O frio de 2º C na madrugada desta quinta-feira (8) em Washington não desanimou dezenas de pessoas, que, munidas de camadas e camadas de blusas, cobertores e cadeiras de camping, formaram uma fila ao lado da Suprema Corte na esperança de conseguir um assento na audiência que debate se Donald Trump deve ou não ser impedido de concorrer na eleição.
As estudantes Alondra Padilla, 22, e Wu Luoyan, 23, chegaram por volta da 1h30. “Pelo menos não estava ventando muito, tivemos sorte”, diz Padilla, envolta em quatro camadas de blusas.
As duas estenderam um cobertor no chão e revezaram sonecas sentadas ao longo da noite, apoiadas na grade colocada ao redor do prédio por segurança. No cardápio, sanduíches que trouxeram de casa e bolacha Oreo.
“Eu acho que isso é algo que vai fazer história, por isso quis vir”, diz Padilla, filha de pais mexicanos nascida na Califórnia. Para ela, está claro que o ex-presidente cometeu insurreição e, por isso, deve ser impedido de participar da eleição.
Já Sahar Smith, 56, discorda. Usando um boné vermelho em apoio a Trump e um broche com o nome do ex-presidente, afirma que chegou por volta das 3h30. Para passar o tempo, lia a autobiografia do juiz Clarence Thomas, “My Grandfather’s Son” (o filho do meu avô).

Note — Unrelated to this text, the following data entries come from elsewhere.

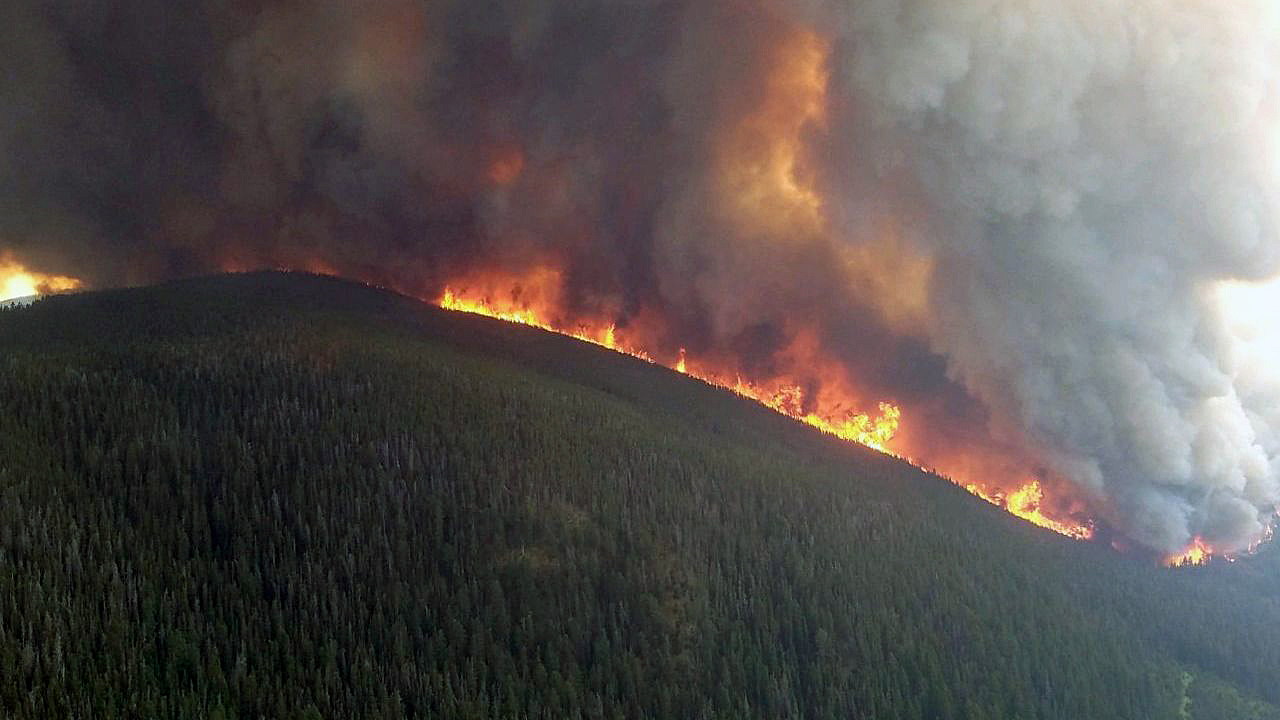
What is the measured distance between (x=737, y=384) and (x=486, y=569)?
40.3 meters

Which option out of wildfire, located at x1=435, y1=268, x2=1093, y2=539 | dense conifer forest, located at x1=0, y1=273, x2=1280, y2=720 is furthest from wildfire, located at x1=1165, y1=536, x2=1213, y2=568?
wildfire, located at x1=435, y1=268, x2=1093, y2=539

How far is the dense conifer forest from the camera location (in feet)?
41.7

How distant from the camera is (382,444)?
21953 millimetres

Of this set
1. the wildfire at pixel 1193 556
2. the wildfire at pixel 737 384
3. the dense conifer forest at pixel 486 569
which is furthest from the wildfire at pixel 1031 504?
the wildfire at pixel 1193 556

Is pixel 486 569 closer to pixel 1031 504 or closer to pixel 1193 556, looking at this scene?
pixel 1031 504

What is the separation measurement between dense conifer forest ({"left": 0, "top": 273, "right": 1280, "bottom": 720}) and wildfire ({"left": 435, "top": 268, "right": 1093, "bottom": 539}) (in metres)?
5.67

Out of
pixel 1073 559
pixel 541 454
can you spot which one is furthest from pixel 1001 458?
pixel 541 454

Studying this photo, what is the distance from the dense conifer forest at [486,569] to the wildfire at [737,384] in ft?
18.6

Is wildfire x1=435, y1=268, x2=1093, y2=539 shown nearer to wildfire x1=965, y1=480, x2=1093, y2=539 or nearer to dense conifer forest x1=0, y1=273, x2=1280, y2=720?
wildfire x1=965, y1=480, x2=1093, y2=539

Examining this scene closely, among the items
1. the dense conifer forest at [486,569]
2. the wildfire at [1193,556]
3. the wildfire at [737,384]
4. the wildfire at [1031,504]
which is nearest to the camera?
the dense conifer forest at [486,569]

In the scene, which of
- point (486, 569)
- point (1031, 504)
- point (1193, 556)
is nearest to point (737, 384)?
point (1031, 504)

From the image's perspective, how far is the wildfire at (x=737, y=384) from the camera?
4241 centimetres

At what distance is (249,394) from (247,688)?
557 inches

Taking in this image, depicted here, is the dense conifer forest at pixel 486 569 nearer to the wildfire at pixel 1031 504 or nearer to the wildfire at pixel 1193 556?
the wildfire at pixel 1193 556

A mulher do magistrado, Ginni Thomas, é uma ativista conservadora que apoiou Trump em suas alegações sem provas de fraude eleitoral em 2020. Por isso, houve pedidos para que o juiz se declarasse impedido de participar deste caso –o que não ocorreu.
“Eu acredito que essa é uma questão pelos nossos direitos e liberdades, e por isso eu espero que os juízes, todos os nove, verão como um direito constitucional que nós, o povo, escolhamos nossas autoridades eleitas”, afirma ela.
Embora não seja um apoiador do ex-presidente, George Haywood, 71, vê com preocupação a repercussão política caso a Suprema Corte decida impedir Trump de concorrer. Apontando para o Capitólio, do outro lado da rua, ele diz que, em sua visão, o empresário cometeu insurreição quando seus apoiadores invadiram o Congresso, em 6 de janeiro de 2021.
“Isso o desqualifica como candidato, mas não acho que a Suprema Corte vá fazer isso, e talvez não seja mesmo politicamente inteligente, porque os seus apoiadores vão dizer que ele está sendo perseguido”, afirma Haywood, que mora a poucos quarteirões e resolveu passar por ali de manhã para ver se teria sorte para conseguir um lugar.
Para os estudantes de direito na Universidade Georgetown Aaron Frazee, 26, e Ursa Beckford, 30, a Suprema Corte está em uma encruzilhada.
“É complicado. Acho que é meio que um cenário de perde-perde. Qualquer que seja a decisão, muitas pessoas vão ficar chateadas e haverá muita agitação”, diz Frazee.
“Pessoalmente, eu acho que ele deveria ser desqualificado. Acho que a 14ª Emenda é clara e acredito que tenha havido uma falta de responsabilização das pessoas por suas ações recentemente. Então, é isso que eu acho que deveria acontecer, mas estou preocupado com o resultado de qualquer forma”, declara.
Além das consequências políticas para Trump, a decisão pode ter um impacto sobre a credibilidade da própria Suprema Corte, duramente atingida por opiniões conservadoras nos últimos anos. Questionados sobre esse efeito, os dois são céticos.
“A confiança na Corte já está muito baixa”, diz Beckford. “Eu acho que haja uma desconfiança crescente no governo e nas eleições, e isso é preocupante.”
Pouco depois das 10h no horário local, quando a sessão estava marcada para começar, uma policial gritou para a fila que conseguiria colocar cerca de dez pessoas para dentro —menos do que os 40 que circulavam na expectativa de quem esperava.
Dois adolescentes que estavam havia 17 horas na fila comemoram. “Eu poderia chorar”, disse um. “Deus é bom”, emendou o outro.